Многие считали ее легкомысленной. И трудно было догадаться,

не догадывался никто, что эта смешливая, легонькая, веселая

Вера носит с собой, глубоко упрятав внутрь, одну вечную,

страшную картину. Это были мертвые дед и Циля.

Деда и сестренку Цилю убили погромщики в девятьсот пятом

году. Вере тогда было двенадцать лет. Дед лежал на спине,

повернув голову набок, с косо отброшенной в сторону седой

бородой. Он был неподвижен, но казалось, что он бежит,

отчаянно торопится, и бороду отдуло в сторону ветром. А

поперек широкой дедовой груди, поникнув, как изломанный

стебель, бескостно лежала маленькая Циля, с голубым личиком,

в реденьких, колечками, черных кудряшках. Дед держал се,

словно оберегая и унося с собой, - старческой, белой и очень

сухой рукой с голубыми жилами.

Эта картина всегда была при ней. Стоило Вере замолчать,

задуматься, попросту перестать смеяться, как внутри что-то

соскальзывало - словно маятник к положению равновесия, - и

снова перед глазами лежали, на испачканной красным земле,

дед и Циля. Только за собой недосмотришь - они снова тут. Дед

и Циля.

Сначала от этого хотелось кричать, кусать руки, но постепенно

Вера почти привыкла к ним. И сама картина с годами

изменилась, стала спокойнее, и дед теперь лежал в памяти

неподвижнее, и не так относило ветром его бороду. Но это

всегда было в ней, и в революцию Вера пошла из-за них: деда и

Цили. Невозможно, чтобы так было. Что-то делать надо, чтобы

так не было.

- 4 -

Изю Левина Вера увидела впервые на пороге маленькой

квартирки, где была назначена сходка. Она позвонила, он открыл

дверь. Бежала по лестнице, опасалась слежки, запыхалась, а тут

еще с морозу в тепло. Ресницы длинные, она ими хлопала,

стряхивала снежинки.

На пороге стоял высокий, смуглый, тонкий, как хлыст, юноша с

огромными, светлыми, веселыми до наглости глазами. Эти глаза

всего больше запомнились, да еще спутанные русые волосы,

мокрые спереди, прилипшие ко лбу. На нем была белая,

сияющая косоворотка и крученый шелковый пояс с кистями.

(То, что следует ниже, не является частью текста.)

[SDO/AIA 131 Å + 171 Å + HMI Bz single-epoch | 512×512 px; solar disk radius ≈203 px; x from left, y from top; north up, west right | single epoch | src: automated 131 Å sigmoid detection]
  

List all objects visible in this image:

Студенческая тужурка каким-то чудом держалась на одном

плече. В руке - гитара.

- Я - Вера Бергман, - сказала Вера. Маленький шарик два раза

перекатился у нее в горле.

Студент поглядел на нее, неистово-радостно засмеялся глазами,

но себя не назвал. Вместо того чтобы поздороваться, он

переложил гитару в другую руку, поднес указательный палец к

губам, потом быстро-быстро и совсем непринужденно приложил

палец к одной Вериной щеке, к другой, словно обжегся, и сказал

два раза: "пс! пс!"

- Это как утюг пробуют? - спросила Вера.

- Вот именно. Умница. Все понимаете.

- Ну уж... - смутившись, сказала Вера и украдкой заглянула в

зеркало. И в самом деле, щеки с морозу были красные, как

огонь, с легким пушком и, пожалуй, славные.

И все-таки, какой он странный...

А странный студент быстро, ловко и все так же непринужденно

снял с нее бархатный жакет, меховую шапочку, отобрал

маленькую муфту и все это развесил, разложил, поворачиваясь

гибко, стройно, взмахивая черным крылом висящей тужурки,

которая, неизвестно как держась на плече, еще и танцевать

ухитрялась. Все это было немножко через меру. Для той

несложной работы, которую он делал, было слишком много

движений. Казалось, вот-вот он переломится в поясе.

Он распахнул дверь и поклонился, пропуская ее вперед.

В комнате - не то столовой, не то гостиной - было накурено, пел

самовар, гремели чашки. Хозяйка дома - худая, веснушчатая

девица с лошадиным лицом и пенсне на каких-то постромках -

еле заметила Веру, наскоро пожала ей руку, сказала:

- 5 -

"Развлекайтесь самостоятельно. У нас без церемоний. Чаю?" и,

не дождавшись ответа, присоединилась к спорящим.

Спор гудел, как шмелиный улей. Табачный дым ходуном ходил

над чайным столом с грязными тарелками, мокрыми окурками,

бескровными ломтиками лимона в недопитых стаканах. О чем

спор? Слышно было: "...Государственная дума... Марков

Второй... дело Бейлиса... медицинская экспертиза...

международный скандал... дело Бейлиса..."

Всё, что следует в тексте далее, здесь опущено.